I think I understand what you are saying now.  There are a few
different things going on that lead to a need for backpressure.

1. Write backpressure

We support asynchronous writes.  Filesystems like AWS want many
parallel I/O operations.  On a two core system you might have 8
different parallel writes.  So we do exactly what you described and we
create a queue with a defined capacity.  When that queue fills up we
stop reading.

2. Pipeline prioritization

The method you are describing requires that we prioritize the order of
pipeline processing.  For example, in a join node, we would fully
process the shorter build side and then process the probe side in a
streaming fashion.  We don't currently do that (and it is a separate
discussion whether we would even want to).  Instead we read from both
sides simultaneously.  If the build side read takes too long then we
need to pause reading from the probe side.

3. Non-typical operators

The as-of join node is an interesting operator.  It can have many
different inputs and It requires us to read from all inputs at roughly
the same rate.  However, if some inputs are denser than other inputs
(e.g. more rows per time) then we need to pause the other inputs while
we catch up on the long tail.

On Fri, May 20, 2022 at 5:46 PM Supun Kamburugamuve <su...@apache.org> wrote:
>
> Hi Sasha,
>
> For case 2, I don't see why we need a back-pressure mechanism. Lets say
> there is an IO thread. All we need is a queue with a defined capacity that
> feeds data from IO thread to the Read task.

Directions for this task: Extend the email on backpressure beyond its last line. The rows that come next are separate material, unrelated to the email on backpressure.

Dataset:
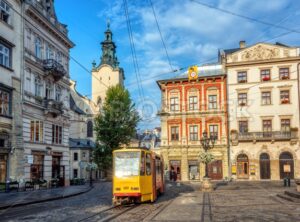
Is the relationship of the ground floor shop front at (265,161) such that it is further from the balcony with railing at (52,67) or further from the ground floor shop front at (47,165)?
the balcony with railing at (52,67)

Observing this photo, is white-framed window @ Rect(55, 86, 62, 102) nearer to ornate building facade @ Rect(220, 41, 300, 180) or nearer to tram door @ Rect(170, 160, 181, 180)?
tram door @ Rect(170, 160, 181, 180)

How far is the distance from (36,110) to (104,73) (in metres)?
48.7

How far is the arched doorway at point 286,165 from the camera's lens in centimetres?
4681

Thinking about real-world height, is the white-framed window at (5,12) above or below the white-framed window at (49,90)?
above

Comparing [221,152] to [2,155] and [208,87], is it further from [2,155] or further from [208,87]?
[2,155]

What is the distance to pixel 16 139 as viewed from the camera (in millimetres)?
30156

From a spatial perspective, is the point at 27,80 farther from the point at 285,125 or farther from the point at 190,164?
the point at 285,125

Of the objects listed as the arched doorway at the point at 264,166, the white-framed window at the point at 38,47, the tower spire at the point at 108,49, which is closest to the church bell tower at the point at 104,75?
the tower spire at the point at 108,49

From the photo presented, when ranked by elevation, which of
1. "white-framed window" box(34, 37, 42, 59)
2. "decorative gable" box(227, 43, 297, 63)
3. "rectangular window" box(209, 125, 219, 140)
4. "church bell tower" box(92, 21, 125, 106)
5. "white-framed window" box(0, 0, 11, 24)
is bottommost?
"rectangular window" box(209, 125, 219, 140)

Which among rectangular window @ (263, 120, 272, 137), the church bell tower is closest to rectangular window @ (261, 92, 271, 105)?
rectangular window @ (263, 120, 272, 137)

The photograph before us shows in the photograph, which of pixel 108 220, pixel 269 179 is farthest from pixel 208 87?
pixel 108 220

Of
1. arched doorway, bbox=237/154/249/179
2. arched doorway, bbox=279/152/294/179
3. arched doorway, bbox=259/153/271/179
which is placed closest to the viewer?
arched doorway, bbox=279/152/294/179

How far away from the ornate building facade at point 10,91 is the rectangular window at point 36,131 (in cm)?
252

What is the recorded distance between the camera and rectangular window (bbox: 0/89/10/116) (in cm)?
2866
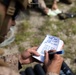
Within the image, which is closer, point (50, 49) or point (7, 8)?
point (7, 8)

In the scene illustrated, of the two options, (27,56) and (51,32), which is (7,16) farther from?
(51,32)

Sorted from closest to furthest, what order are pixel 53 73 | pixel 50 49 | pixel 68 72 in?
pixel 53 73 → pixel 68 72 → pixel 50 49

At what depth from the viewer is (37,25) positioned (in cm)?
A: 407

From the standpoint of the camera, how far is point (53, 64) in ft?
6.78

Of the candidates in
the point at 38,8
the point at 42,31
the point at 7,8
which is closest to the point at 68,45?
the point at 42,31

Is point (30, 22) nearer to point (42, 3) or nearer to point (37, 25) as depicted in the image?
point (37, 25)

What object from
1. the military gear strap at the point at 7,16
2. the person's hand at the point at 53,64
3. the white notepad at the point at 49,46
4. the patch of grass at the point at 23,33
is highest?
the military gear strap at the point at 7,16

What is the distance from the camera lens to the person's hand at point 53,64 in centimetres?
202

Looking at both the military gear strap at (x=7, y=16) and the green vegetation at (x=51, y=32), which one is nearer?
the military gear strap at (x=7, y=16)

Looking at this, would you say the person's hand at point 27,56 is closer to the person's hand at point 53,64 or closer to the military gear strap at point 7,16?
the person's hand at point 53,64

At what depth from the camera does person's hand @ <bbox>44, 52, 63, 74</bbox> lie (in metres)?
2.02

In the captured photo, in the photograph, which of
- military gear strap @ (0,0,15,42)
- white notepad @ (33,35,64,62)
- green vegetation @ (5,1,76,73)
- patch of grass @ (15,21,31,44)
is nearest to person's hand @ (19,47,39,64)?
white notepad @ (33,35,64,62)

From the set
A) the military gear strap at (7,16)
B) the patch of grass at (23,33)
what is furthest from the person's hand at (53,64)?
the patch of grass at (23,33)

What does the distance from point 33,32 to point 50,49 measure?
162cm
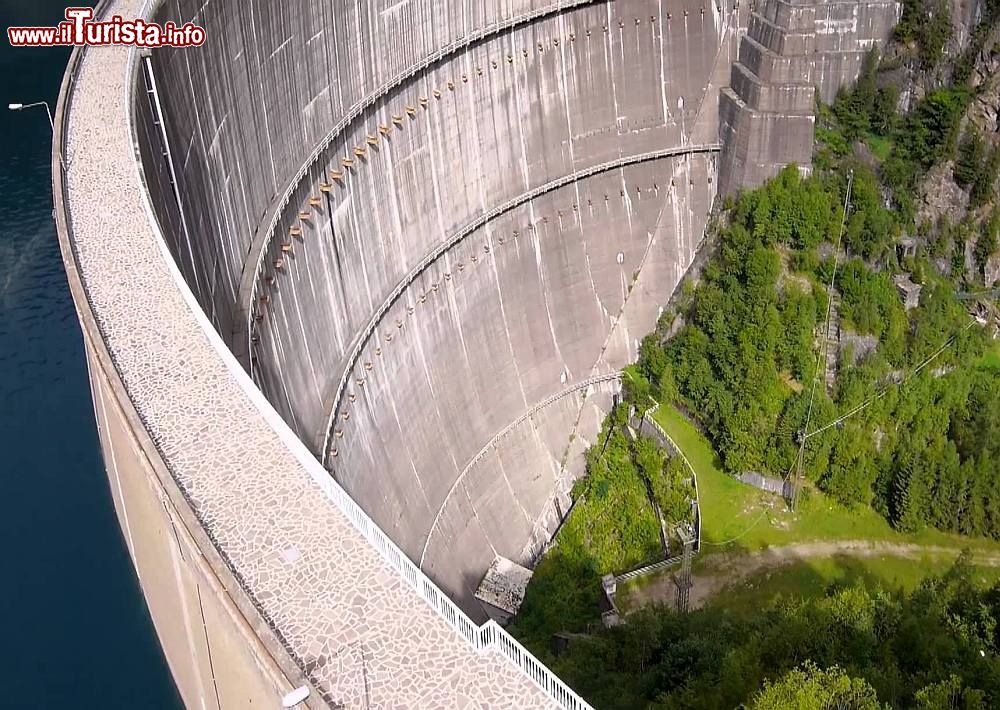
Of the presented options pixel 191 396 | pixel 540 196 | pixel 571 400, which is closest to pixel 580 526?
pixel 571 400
...
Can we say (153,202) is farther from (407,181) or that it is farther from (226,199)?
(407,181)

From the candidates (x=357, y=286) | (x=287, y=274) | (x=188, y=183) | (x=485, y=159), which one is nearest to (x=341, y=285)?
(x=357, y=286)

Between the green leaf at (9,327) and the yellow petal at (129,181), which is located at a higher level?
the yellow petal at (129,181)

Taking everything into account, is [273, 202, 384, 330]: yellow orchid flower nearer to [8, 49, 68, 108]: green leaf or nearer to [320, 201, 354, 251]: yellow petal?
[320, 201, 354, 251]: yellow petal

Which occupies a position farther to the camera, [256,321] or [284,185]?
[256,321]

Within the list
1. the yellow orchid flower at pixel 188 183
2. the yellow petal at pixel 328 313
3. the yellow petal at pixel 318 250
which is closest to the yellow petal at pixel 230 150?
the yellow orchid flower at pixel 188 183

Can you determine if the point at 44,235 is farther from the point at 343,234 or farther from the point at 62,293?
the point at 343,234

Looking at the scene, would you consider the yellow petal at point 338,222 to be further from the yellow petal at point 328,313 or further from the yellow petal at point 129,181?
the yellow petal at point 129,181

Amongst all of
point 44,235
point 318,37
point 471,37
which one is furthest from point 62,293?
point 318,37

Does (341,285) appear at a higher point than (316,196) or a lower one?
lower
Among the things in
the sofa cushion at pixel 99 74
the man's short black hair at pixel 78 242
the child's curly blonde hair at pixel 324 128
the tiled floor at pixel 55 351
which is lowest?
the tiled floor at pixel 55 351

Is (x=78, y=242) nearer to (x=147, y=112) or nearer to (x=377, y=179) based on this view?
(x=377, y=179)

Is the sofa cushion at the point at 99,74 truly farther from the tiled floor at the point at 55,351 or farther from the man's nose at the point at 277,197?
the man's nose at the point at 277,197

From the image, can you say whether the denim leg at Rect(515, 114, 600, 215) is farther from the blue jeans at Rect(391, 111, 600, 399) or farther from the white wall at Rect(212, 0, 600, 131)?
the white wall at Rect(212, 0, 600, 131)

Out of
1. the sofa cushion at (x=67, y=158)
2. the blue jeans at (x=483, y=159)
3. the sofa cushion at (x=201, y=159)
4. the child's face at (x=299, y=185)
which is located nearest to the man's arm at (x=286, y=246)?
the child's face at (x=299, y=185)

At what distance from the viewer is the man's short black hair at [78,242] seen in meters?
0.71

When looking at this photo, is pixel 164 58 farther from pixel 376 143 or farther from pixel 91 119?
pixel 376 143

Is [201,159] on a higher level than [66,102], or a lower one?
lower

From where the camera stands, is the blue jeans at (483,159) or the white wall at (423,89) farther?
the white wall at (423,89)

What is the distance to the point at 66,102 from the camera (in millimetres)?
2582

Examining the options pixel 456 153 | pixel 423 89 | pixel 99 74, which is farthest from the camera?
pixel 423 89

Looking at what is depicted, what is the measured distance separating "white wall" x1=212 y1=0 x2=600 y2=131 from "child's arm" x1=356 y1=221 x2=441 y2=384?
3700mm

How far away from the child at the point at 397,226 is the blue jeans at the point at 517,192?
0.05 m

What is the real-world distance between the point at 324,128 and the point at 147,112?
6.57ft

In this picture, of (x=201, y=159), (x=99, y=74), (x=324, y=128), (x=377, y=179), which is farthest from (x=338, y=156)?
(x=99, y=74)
--
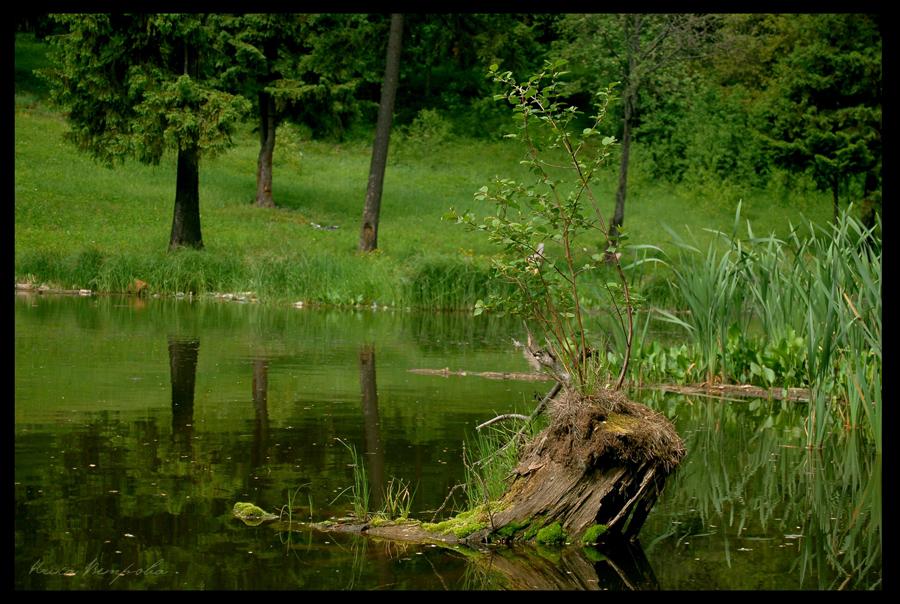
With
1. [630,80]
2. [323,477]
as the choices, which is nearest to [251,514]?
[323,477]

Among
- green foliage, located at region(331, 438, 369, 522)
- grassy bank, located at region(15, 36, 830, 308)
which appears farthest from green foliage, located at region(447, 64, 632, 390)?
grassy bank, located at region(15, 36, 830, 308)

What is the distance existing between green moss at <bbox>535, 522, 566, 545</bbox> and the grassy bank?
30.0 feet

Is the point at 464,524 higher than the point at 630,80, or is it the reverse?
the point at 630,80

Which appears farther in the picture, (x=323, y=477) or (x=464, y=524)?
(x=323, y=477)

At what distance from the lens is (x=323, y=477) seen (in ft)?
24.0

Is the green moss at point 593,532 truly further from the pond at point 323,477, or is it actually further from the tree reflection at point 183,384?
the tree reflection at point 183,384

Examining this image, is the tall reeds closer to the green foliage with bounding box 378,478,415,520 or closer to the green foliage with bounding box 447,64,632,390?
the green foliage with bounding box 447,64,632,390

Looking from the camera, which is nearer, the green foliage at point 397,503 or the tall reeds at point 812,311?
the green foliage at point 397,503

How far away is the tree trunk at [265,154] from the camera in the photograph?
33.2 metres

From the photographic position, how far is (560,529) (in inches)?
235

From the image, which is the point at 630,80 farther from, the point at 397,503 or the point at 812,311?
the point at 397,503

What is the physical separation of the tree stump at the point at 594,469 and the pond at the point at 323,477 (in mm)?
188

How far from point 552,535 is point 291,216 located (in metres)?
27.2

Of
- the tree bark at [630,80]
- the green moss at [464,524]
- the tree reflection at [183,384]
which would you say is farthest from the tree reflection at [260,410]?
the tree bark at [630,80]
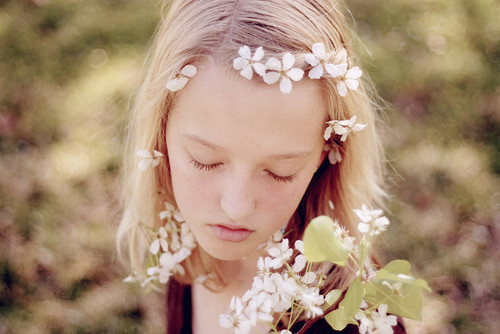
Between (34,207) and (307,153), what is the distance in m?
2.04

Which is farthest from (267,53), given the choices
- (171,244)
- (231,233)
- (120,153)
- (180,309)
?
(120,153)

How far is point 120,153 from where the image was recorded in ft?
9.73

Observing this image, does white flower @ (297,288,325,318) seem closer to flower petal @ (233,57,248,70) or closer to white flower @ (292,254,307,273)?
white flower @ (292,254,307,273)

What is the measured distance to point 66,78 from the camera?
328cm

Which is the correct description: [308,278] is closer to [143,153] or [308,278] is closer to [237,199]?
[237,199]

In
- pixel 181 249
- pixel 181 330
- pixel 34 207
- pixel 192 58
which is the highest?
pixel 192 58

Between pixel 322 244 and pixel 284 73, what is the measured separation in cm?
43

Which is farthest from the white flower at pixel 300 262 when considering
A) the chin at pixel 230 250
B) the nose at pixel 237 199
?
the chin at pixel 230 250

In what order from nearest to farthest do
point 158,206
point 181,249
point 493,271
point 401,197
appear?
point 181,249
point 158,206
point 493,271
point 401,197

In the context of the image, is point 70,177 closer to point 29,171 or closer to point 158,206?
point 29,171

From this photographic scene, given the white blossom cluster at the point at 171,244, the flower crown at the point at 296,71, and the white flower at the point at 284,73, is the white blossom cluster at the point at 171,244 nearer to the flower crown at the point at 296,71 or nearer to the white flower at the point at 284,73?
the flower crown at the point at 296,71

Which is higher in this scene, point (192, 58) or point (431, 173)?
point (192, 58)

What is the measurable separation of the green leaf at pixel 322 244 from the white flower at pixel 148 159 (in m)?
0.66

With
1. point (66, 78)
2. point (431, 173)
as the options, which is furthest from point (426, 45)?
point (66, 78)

The output:
>
> Supun..
>
> On Fri, May 20, 2022 at 8:25 PM Sasha Krassovsky <krassovskysa...@gmail.com>
> wrote:
>
> > Hi Supun,
> > Roughly what happens now is #2. However, in your example, it may be the
> > case that we are reading CSV data from disk faster than we are transcoding
> > it into Parquet and writing it. Note that we attempt to use the full disk
> > bandwidth and assign batches to cores once the reads are done, so ideally a
> > core is never blocked on IO. In other words, even if we have 2 only cores,
> > we may kick off 100 batch reads and process them when the read completes
> > and a core is available. This is where backpressure is needed: to prevent
> > us from having this huge number of reads piling up and filling up memory
> > faster than we can process.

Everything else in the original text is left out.